- Task details: Exactly the lines from the first line of the listing through the line containing "common name: cape buffalo" should appear in the output, unchanged.

- Supplied entries:
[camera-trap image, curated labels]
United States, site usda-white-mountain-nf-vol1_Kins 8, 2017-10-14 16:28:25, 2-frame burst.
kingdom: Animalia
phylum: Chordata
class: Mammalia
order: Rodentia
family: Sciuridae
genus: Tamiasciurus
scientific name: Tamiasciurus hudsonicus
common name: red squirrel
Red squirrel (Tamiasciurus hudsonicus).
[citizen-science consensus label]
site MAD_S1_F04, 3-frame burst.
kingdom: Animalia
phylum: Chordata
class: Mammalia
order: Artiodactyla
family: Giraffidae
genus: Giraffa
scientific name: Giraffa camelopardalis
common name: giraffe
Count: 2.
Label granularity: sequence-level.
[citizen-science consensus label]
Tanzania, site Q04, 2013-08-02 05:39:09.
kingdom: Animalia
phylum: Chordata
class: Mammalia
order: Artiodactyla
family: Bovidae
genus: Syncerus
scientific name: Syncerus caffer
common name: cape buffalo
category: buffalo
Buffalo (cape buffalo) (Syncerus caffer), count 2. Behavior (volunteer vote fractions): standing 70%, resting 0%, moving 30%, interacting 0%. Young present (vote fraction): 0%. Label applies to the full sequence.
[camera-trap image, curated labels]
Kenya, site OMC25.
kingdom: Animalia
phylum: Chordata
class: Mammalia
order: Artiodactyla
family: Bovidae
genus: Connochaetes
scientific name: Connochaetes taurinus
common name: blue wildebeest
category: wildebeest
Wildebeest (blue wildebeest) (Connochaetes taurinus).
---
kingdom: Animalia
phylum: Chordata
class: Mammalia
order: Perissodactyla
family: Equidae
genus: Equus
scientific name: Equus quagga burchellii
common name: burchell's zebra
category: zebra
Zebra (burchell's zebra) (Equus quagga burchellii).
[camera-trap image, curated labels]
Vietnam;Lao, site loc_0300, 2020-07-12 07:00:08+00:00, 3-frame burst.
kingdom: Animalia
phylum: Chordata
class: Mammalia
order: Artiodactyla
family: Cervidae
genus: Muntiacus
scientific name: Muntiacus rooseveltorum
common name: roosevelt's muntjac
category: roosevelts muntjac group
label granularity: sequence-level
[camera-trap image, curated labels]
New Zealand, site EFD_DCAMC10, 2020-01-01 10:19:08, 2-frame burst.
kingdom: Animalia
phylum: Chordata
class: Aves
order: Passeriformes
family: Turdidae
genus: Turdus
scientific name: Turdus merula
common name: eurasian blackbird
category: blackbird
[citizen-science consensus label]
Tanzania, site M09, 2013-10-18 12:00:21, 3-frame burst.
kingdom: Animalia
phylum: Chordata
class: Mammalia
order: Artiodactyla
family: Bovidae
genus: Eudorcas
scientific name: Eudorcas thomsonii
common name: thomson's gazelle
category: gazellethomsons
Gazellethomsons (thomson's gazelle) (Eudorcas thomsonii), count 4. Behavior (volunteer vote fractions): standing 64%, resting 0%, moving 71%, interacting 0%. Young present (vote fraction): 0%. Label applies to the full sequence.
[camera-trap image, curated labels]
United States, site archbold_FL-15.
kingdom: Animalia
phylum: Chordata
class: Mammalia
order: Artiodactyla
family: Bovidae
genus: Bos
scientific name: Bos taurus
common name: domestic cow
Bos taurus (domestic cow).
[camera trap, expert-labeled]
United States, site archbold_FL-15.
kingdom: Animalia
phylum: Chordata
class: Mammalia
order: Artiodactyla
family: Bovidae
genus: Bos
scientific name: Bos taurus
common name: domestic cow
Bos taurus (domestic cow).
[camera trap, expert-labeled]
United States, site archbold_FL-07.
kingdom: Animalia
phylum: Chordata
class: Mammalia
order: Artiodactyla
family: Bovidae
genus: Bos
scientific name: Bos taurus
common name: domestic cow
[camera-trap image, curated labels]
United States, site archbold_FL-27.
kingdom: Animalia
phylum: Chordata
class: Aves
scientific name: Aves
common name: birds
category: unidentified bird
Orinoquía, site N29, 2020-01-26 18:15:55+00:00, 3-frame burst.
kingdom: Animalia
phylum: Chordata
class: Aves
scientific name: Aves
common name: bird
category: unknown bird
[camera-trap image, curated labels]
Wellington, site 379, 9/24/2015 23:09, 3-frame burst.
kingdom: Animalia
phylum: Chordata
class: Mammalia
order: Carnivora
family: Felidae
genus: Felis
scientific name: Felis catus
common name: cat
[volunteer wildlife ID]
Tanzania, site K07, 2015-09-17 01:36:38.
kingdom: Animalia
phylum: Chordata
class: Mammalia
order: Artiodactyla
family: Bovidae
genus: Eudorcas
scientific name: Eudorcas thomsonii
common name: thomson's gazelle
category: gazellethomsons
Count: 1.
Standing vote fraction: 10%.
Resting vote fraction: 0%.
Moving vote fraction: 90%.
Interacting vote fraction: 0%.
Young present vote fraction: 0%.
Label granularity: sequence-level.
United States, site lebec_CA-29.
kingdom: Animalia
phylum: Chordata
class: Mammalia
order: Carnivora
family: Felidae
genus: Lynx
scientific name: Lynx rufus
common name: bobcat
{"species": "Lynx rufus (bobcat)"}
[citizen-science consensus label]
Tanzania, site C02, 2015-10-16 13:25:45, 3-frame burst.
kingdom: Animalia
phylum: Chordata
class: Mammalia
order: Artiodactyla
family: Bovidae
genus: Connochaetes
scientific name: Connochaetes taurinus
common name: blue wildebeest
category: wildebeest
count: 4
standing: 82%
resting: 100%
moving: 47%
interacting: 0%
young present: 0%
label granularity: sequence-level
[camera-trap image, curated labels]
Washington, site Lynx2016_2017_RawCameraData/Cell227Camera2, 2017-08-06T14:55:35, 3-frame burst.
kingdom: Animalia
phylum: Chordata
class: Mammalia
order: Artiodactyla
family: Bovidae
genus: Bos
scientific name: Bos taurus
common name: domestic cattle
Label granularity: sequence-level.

- Task solution:
[camera-trap image, curated labels]
United States, site usda-white-mountain-nf-vol1_Kins 8, 2017-10-14 16:28:25, 2-frame burst.
kingdom: Animalia
phylum: Chordata
class: Mammalia
order: Rodentia
family: Sciuridae
genus: Tamiasciurus
scientific name: Tamiasciurus hudsonicus
common name: red squirrel
Red squirrel (Tamiasciurus hudsonicus).
[citizen-science consensus label]
site MAD_S1_F04, 3-frame burst.
kingdom: Animalia
phylum: Chordata
class: Mammalia
order: Artiodactyla
family: Giraffidae
genus: Giraffa
scientific name: Giraffa camelopardalis
common name: giraffe
Count: 2.
Label granularity: sequence-level.
[citizen-science consensus label]
Tanzania, site Q04, 2013-08-02 05:39:09.
kingdom: Animalia
phylum: Chordata
class: Mammalia
order: Artiodactyla
family: Bovidae
genus: Syncerus
scientific name: Syncerus caffer
common name: cape buffalo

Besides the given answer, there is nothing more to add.